## Conjunto de tarefas
(A) Liste as instituições que, de acordo com o texto sobre o tratado reformador da UE, intervêm no processo de tomada de decisão na União.
(B) Transcreva do texto sobre o tratado reformador da UE o trecho que começa nas palavras que contêm "Outra questão interessante" e termina em "de Direito Social.".

## Documento de origem

*-*-*

Tratado reformador da UE, participação dos cidadãos, directiva Bolkenstein e outros demónios



Rios de tinta correm em todos os países europeus sobre o tratado reformador da UE, sobre o défice de participação dos cidadãos na União Europeia, sobre o conteúdo social do tratado "neo-liberalizante", etc.

Comecemos por nos interrogar sobre o alegado défice democrático da União. Será que ele existe? Ora vejamos. O processo de tomada de decisão na UE envolve três instituições:
1) o Conselho (que consiste nos governos dos 27 estados membros, governos esses democraticamente legitimados pelos cidadãos dos estados respectivos);
2) a Comissão (nomeada pelo Conselho e aprovada pelo Parlamento Europeu);
3) o Parlamento Europeu (eleito directamente pelos cidadãos).

Onde está então o défice democrático e a falta de participação dos cidadãos? Parece-me algo muito empolado pelos mídia eurocépticos.

Outra questão interessante consiste na ausência de aprofundamento dos direitos fundamentais e dos direitos sociais no acervo jurídico da UE. Ora, a sua não inclusão é bastante óbvia: todos os estados membros da União são Estados de Direito, mas nem todos são Estados de Direito Social.

*-*-*

## Dados fornecidos

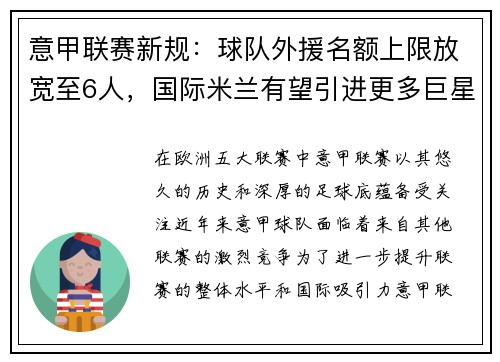 意甲联赛新规：球队外援名额上限放宽至6人，国际米兰有望引进更多巨星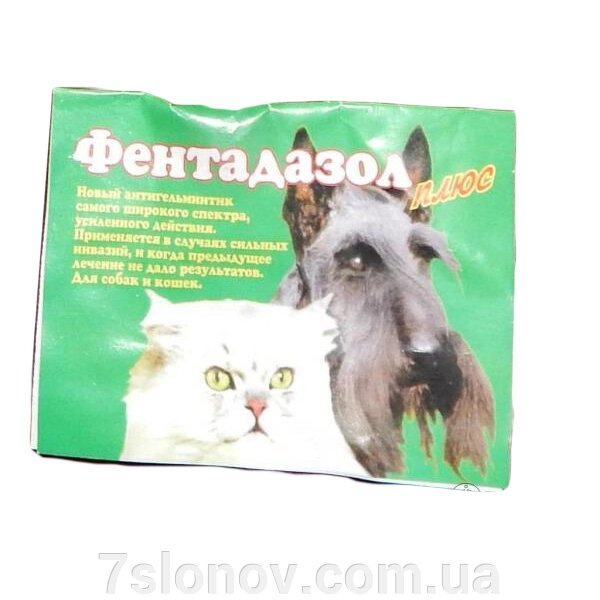 Фентадазол Плюс для котів та собак 1 гранула на 5 кг зелений від компанії Інтернет Ветаптека 7 слонів - фото 1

*-*-*

## Respostas redigidas
(A)
- Conselho
- Comissão
- Parlamento Europeu

(B)
Outra questão interessante consiste na ausência de aprofundamento dos direitos fundamentais e dos direitos sociais no acervo jurídico da UE. Ora, a sua não inclusão é bastante óbvia: todos os estados membros da União são Estados de Direito, mas nem todos são Estados de Direito Social.